Published 10:26 am Thursday, April 19, 2012

It seems that the battle over same sex marriages personified in Proposition 1, an amendment to the state constitution that defines marriage between a man and a woman as the only domestic union legally valid, has come to the idyllic small towns and rural communities that make up Polk County.  Yet all of us should beware the consequences of the fight over the passage of Proposition 1 no matter its fate.  Like a Damoclean sword, it hangs by a hair over our perception of who and what we are as neighbors and as a community.  That proposition will amend the lives of many of us.
The first predictable outcome of all the attention and debate probably will be muted and long-term, namely that of “raising people’s awareness” as it was called in the 1960s. Although overly emotionalized, the debate itself brings into focus an issue more hushed than discussed, more avoided than asserted here in the foothills.  Ultimately, it’s good to know what kind of community we really have in Polk County.
The second, that of a harsh, moralizing opposition, will be instant, personal, reflexive and judgmental.  Not surprisingly, it largely will be male.  Anyone who has read the Tryon Daily Bulletin’s April 4th issue surely must be struck by that fact.
Moreover, advocates of Proposition 1 usually and often mask themselves behind religion to silence any disagreement and justify any anti-gay argument.  In a southern culture like that of Tryon’s, religion has an almost unassailable and iconic status. Why are same sex marriages and same sex practices wrong?  Simple — Rev. Warren Elliott, an advance man for God’s judgment, says it is so, and anyone who can read passages like those in Genesis and Leviticus knows that.

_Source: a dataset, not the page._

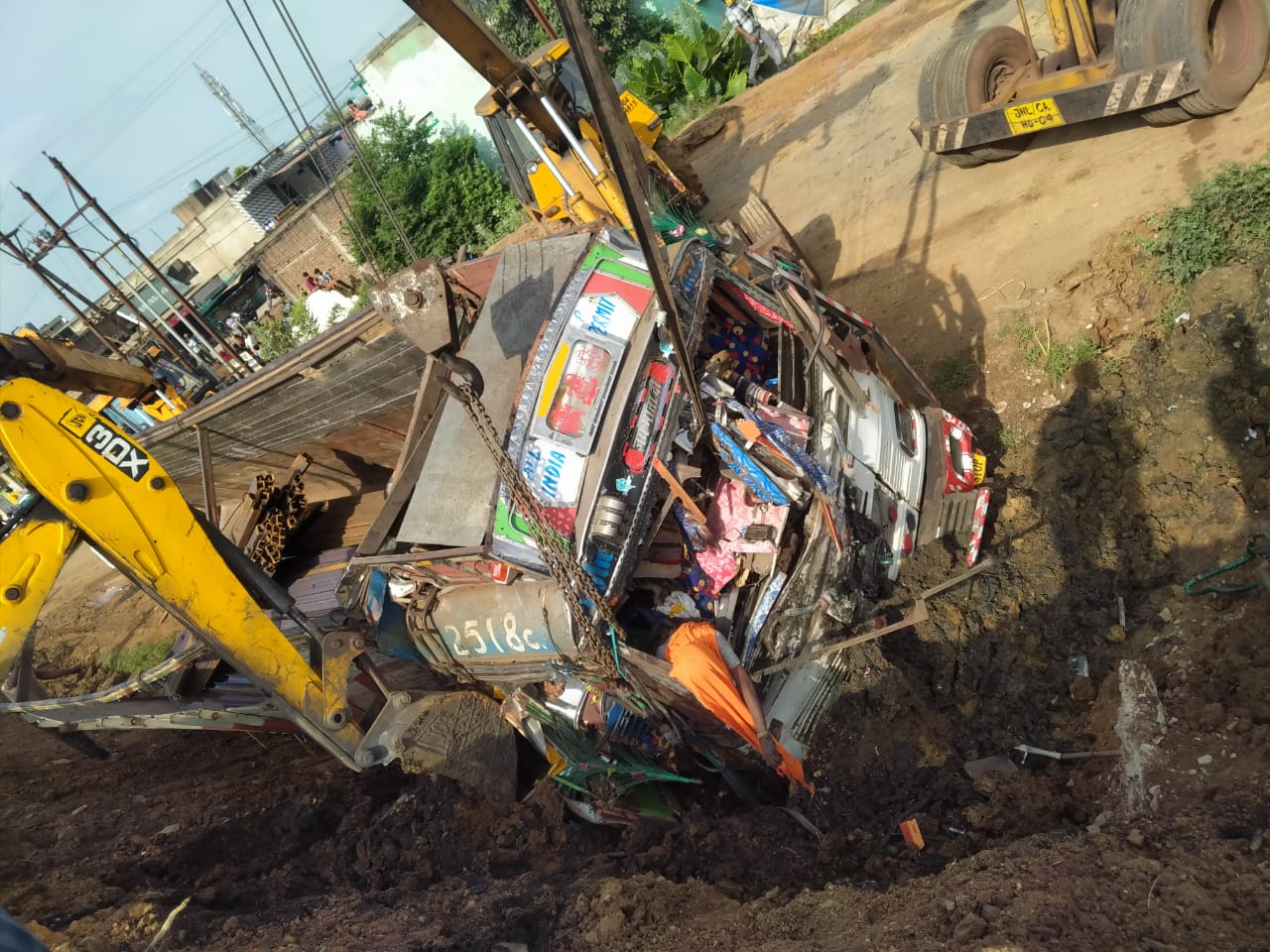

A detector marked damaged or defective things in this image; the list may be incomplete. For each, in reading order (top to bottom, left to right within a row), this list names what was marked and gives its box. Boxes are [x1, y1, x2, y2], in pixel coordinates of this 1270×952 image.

Yet all of us should be wary of what the Bible “says” about contemporary issues like same sex marriage and homosexuality.   Before me I have a Word in Life Study Bible of the New Testament.  I expected but could not find marriage mentioned between “lust” and “men.”  My new revised standard version of the Bible doesn’t even have a glossary or index at all.  Many older Bibles do not.  In fact, a great many but not all Biblical indexes, glossaries and references avoid contemporary subjects altogether, preferring instead timeless ones like kindness, love, grace and duty.